A rapist may feel a sexual urge due to an unrelated trigger. He may like the way the target looks, or how they carry themselves. Their target’s manner might evoke an internal sexual response. They might be on a high from a victory in battle, or from drugs, or culture, or social interaction, or even basic pressure to fit in.
But the act itself – the actual rape – that’s always about power. The power that comes from knowing they can get away with it, and that they are now bigger, stronger, better than the person they have raped. They have defeated their target’s resistance. They have put their target in their place.
Or worse, they have punished someone close to the target, like a husband, boyfriend, brother, father, tribesman … mother. Because sometimes, rape has nothing to do with the selected target and everything to do with the target’s loved ones.
This morning on my way to work, I saw three street boys. It was cold and rainy, and the boys were asleep on the pavement near the Komarock stage. Their clothes were grimy and their skin was exposed. I wondered how they could sleep when I was huddled and shivering even in my endless layers of clothing.
The boys were my daughter’s age, barely teens. I looked and them and shuddered. Because those boys will grow up to be men. They will be angry and bitter and hardened. They will detest anyone that has a better life than them, and this rage will turn on anyone that happens to be alone in their path – including my daughter.
We’ve said over and over again that rapists come in all shapes and sizes. Your demoralised husband after a hard day’s work when you’re too tired to soothe him with your body. Your horny boyfriend after a night out with the boys. Your date who thinks spending cash entitles him to sex. Your teacher who sees you as a woman, not a child. Your dad, because you look exactly like you mum when he first met her.

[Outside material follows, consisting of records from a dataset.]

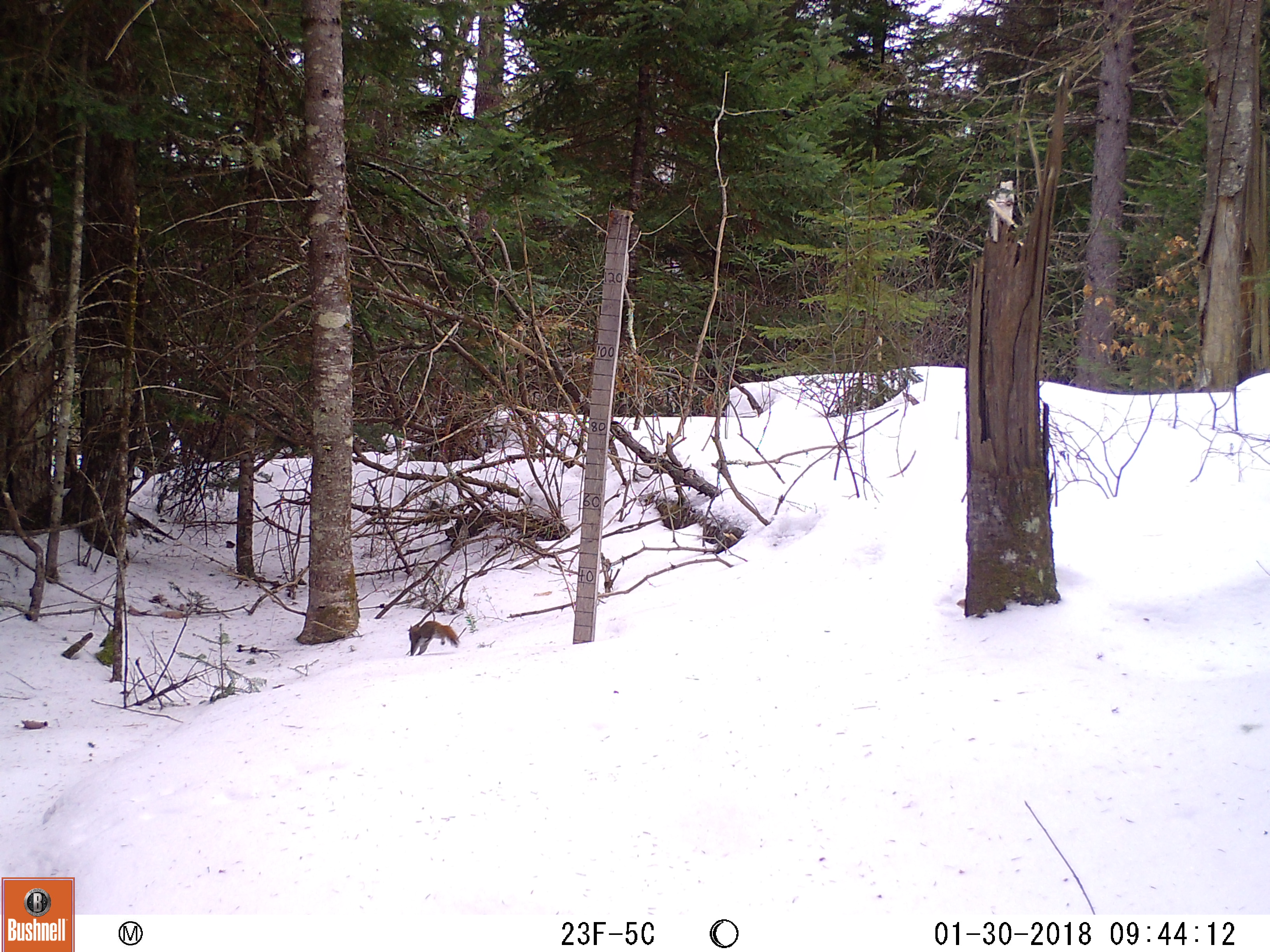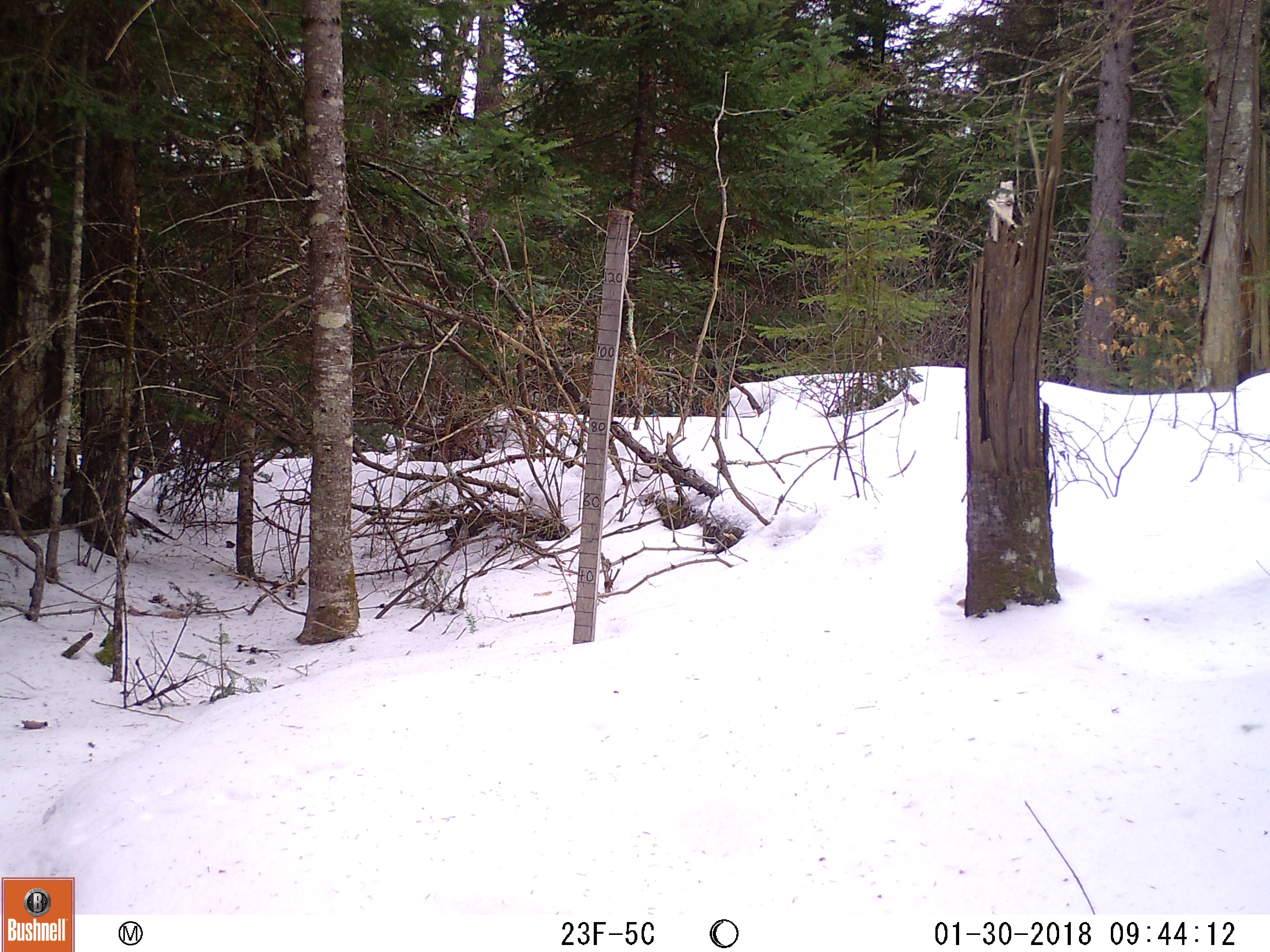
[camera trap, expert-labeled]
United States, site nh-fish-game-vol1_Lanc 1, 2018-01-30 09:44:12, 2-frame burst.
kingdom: Animalia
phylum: Chordata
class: Mammalia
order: Rodentia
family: Sciuridae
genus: Tamiasciurus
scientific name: Tamiasciurus hudsonicus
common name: red squirrel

The emasculated brother-in-law who resents your husband. Your neglected grand-dad who feels spited by oncoming impotence. Your desk-mate from prima who was furious you tore his love-notes while you beat him in exams. The neighbourhood boys who despise the pretty church girl for keeping her knees closed.
The friend who hates you seeing him as a brother. The ‘cool guy’ you ignored on front of his boys. The random dude that catcalled you and felt disrespected when you didn’t respond. Your brother’s pal who’s seen you in shorts and t-shirts since you were two. The man at the kiosk who thinks kuma ni kuma hata kama ni mtoto.
We can’t really protect ourselves from those rapists, because we hardly ever see them coming. But there’s another kind of rapist. The shifty guy that lurks in alleys waiting to drag you away. The violent robber that breaks into your house despite your best attempts at security. The carjacker that targets your matatu.
I’m doing all I can to give my baby girl a better future, but there are things I can’t protect her from. I can’t keep her safe from an angry bitter world, or from the rage and entitlement of kids society gave up on. Kids that are now men with the fists, the time, the opportunity, and the remorseless fury of the damned.
As I watched those sleeping boys this morning, I thought someone – anyone – should do something to stop them before they grow up. To grant them a sense of purpose and direction, some food, a warm dry place to sleep. To give them dignity and value so they don’t grow up hating the world and targeting my daughter.
I don’t have a solution – at least not yet. But I know that I have one more thing to keep me up at night; finding a way to sort out street kids before they become street men. If not for their own sakes, then to keep my daughter safe. Because the best way to stop women from being raped is to prevent men from feeling the need to.